The grey relational grades are then calculated as follows (12) and (13):

$$r_i^{+}={\displaystyle \frac{1}{n}}\sum _{j=1}^n{\gamma }_{ij}^{+},$$

(12)

$$r_i^{-}={\displaystyle \frac{1}{n}}\sum _{j=1}^n{\gamma }_{ij}^{-}$$

(13)

Dimensionless normalization of the grey relational grades $r_i^{+}$, $r_i^{-}$ and Euclidean distances $D_i^{+}$, $D_i^{-}$ is performed using Equations (14) and (15):

$$R_{\mathrm{i}}^{+}={\displaystyle \frac{r_i^{+}}{\max \left\{r_i^{+}\right\}}},\hspace{1em}{R}_i^{-}={\displaystyle \frac{r_i^{-}}{\max \left\{r_i^{-}\right\}}}$$

(14)

$$D_{\mathrm{i}}^{+}={\displaystyle \frac{d_i^{+}}{\max \left\{d_i^{+}\right\}}},\hspace{1em}{D}_i^{-}={\displaystyle \frac{{\mathrm{d}}_i^{-}}{\max \left\{d_i^{-}\right\}}}$$

(15)

3.2.5. Calculation of Relative Closeness

After dimensionless processing, the relative closeness is calculated by integrating the Euclidean distance and grey relational degree information. The quality of an evaluated alternative depends on its relative position with respect to the positive and negative ideal solutions. An alternative is considered inferior if it is farther from the positive ideal solution and closer to the negative ideal solution; conversely, it is superior if it is closer to the positive ideal solution and farther from the negative ideal solution. Similarly, an alternative is considered inferior if its grey relational degree with the positive ideal solution is low and with the negative ideal solution is high; it is superior if the opposite holds.

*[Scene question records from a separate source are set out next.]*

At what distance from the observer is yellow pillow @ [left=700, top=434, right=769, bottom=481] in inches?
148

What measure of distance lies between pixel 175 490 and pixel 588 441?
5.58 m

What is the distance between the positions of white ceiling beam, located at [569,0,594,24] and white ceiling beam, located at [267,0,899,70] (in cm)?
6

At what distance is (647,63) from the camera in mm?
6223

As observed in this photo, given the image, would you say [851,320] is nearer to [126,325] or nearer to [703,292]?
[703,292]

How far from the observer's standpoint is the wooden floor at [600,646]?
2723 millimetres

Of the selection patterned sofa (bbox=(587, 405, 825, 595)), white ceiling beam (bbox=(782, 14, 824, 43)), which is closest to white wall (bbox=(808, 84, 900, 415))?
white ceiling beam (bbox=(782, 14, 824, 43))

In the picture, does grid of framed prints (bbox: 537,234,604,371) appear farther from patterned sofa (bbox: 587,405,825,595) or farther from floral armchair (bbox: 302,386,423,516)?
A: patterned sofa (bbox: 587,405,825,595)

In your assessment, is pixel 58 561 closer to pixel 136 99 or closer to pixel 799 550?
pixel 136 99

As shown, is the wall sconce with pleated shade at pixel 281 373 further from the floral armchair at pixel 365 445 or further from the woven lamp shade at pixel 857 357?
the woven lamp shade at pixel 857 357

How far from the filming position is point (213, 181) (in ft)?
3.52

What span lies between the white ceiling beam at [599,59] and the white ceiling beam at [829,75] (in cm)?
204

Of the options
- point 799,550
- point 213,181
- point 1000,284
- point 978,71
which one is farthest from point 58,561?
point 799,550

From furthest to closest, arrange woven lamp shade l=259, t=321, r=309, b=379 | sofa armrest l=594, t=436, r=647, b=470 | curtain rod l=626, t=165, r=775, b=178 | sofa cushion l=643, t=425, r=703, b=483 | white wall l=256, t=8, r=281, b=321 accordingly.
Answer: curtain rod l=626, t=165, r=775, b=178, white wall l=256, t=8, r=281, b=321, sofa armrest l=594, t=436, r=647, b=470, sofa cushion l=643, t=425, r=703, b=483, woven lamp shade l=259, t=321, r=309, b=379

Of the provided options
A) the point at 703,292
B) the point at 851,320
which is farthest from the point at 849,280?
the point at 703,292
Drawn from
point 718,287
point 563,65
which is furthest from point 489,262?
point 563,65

That is, the larger the values of $D_i^{-}$ and $R_i^{+}$, the closer the evaluated alternative is to the positive ideal solution, whereas the larger the values of $D_i^{+}$ and $R_i^{-}$, the farther it is from the positive ideal solution. The relative closeness is then calculated as follows:

$$S_i={\displaystyle \frac{D_i^{-}+R_i^{+}}{D_i^{+}+D_i^{-}+R_i^{+}+R_i^{-}}}$$

(16)

The calculated $S_i$ values are ranked in descending order to determine the relative closeness of the evaluation alternatives. A larger $S_i$ value indicates a higher comprehensive risk level for the evaluated object. A smaller relative closeness indicates a lower level of quality risk, whereas a larger relative closeness indicates a higher level of quality risk.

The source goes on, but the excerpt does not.